NANJUA, Mozambique
Fleeing beheadings, shootings, rapes and kidnappings, nearly 1 million people are displaced by the Islamic extremist insurgency in northern Mozambique.
The 5-year wave of jihadi
violence in Cabo Delgado province has killed more than 4,000 people and
scuppered international investments worth billions of dollars.
In a sprawl of dilapidated
tents and thatched huts around Nanjua, a small town in the southern part of
Cabo Delgado province, several hundred families are seeking safety from the
violence. They say their conditions are bleak and food assistance is meager but
they’re afraid to return home because of continuing violence by the rebels who
are now going by the name Islamic State Mozambique Province.

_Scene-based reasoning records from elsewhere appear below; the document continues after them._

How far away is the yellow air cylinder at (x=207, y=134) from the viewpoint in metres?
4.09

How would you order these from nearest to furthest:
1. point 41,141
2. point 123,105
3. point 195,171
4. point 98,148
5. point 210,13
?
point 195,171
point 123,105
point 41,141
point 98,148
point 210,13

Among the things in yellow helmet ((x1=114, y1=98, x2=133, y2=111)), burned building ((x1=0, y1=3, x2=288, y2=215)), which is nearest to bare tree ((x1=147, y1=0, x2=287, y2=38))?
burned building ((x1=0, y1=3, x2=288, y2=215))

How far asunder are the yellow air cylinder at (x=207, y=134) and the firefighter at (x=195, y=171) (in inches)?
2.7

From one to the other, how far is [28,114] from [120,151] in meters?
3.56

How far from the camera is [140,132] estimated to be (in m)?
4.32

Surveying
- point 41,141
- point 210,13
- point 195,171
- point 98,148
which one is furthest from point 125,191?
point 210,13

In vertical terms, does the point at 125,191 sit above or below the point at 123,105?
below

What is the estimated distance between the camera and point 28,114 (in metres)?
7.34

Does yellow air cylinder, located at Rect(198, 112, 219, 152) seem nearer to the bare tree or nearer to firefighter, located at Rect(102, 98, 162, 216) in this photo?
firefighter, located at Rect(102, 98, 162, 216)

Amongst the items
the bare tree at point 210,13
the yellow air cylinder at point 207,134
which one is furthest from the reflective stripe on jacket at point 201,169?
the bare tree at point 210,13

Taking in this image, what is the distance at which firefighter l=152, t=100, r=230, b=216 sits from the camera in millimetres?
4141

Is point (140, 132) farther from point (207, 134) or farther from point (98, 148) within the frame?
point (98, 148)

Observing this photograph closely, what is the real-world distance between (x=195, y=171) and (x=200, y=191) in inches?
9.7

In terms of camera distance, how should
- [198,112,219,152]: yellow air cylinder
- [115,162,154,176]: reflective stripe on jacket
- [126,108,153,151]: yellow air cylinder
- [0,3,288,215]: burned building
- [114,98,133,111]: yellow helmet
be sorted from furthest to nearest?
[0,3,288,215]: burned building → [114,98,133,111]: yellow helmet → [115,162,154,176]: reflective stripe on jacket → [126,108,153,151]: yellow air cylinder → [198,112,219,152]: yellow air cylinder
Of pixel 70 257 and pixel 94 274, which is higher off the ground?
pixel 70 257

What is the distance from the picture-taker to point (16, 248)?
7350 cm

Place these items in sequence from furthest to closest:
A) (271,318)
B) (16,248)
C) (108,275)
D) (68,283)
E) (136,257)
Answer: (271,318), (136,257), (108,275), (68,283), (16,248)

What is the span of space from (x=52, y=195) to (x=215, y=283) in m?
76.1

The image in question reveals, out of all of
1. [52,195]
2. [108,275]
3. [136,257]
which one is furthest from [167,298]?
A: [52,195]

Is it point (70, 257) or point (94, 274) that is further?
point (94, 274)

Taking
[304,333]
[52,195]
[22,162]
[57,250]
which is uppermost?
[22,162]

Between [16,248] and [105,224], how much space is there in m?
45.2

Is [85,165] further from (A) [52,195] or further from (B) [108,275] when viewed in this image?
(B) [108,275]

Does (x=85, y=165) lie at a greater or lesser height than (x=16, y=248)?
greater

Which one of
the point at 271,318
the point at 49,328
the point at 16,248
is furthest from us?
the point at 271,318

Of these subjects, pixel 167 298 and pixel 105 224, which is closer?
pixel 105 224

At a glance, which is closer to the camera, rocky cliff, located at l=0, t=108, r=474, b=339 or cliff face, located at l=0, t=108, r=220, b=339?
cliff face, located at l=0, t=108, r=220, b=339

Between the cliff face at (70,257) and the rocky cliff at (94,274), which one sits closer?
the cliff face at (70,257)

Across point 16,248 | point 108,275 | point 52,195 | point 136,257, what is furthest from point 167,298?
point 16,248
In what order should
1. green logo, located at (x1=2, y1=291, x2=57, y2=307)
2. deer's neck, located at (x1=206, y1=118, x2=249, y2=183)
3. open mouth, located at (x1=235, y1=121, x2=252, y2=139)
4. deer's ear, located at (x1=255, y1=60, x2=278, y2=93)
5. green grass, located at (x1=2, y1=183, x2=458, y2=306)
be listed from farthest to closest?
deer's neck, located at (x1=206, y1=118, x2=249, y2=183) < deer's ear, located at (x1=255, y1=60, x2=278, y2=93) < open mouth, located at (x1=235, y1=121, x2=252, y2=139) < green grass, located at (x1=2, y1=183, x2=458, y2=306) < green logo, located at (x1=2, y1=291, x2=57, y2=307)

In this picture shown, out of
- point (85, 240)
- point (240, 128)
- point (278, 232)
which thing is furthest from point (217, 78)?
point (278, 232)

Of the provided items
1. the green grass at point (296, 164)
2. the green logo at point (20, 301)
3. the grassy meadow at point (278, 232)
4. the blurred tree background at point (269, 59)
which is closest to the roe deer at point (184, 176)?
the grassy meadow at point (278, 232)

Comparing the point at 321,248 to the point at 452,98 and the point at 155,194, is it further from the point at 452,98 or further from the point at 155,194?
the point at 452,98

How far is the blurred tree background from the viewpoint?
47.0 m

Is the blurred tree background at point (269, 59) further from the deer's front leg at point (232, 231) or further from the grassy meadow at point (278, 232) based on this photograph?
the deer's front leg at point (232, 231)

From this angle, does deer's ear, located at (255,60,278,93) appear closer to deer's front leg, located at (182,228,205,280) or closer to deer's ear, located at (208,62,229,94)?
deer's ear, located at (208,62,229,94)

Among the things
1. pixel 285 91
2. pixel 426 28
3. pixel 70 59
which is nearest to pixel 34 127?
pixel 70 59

More than 1.000 miles south, however,
government officials in the capital Maputo are saying the insurgency is under
control and are encouraging the displaced to return to their homes and energy
companies to resume their projects.
“The terrorists are on the run
permanently,” Mozambican President Filipe Nyusi assured investors at the
Mozambique Energy and Gas Summit in Maputo in September. He urged the gathering
of international energy executives to resume work on their stalled liquefied
natural gas projects.
Mozambique’s army and police
forces, backed up by troops from Rwanda and support from a regional force from
the Southern African Development Community, have succeeded in containing the
extremist rebellion, officials say.
“These places have now
normalized and civilians are coming back,” Rwandan Brig. Gen. Ronald Rwivanga,
told the Rwandan newspaper The New Times this month, saying normal life is
returning to the Palma district.
Energy companies say they want to see displaced people return to the area. The $60 billion liquefied natural gas projects led by the France-based TotalEnergies and ExxonMobil were suspended last year after insurgents briefly captured the adjacent town of Palma in March.
Speaking at the summit in
Maputo, Stéphane Le Galles, the head of TotalEnergies’ Mozambique gas project,
said “the direction is very good” but the company still wants to see “a
sustainable economic situation, not just in Palma but … all over Cabo Delgado.”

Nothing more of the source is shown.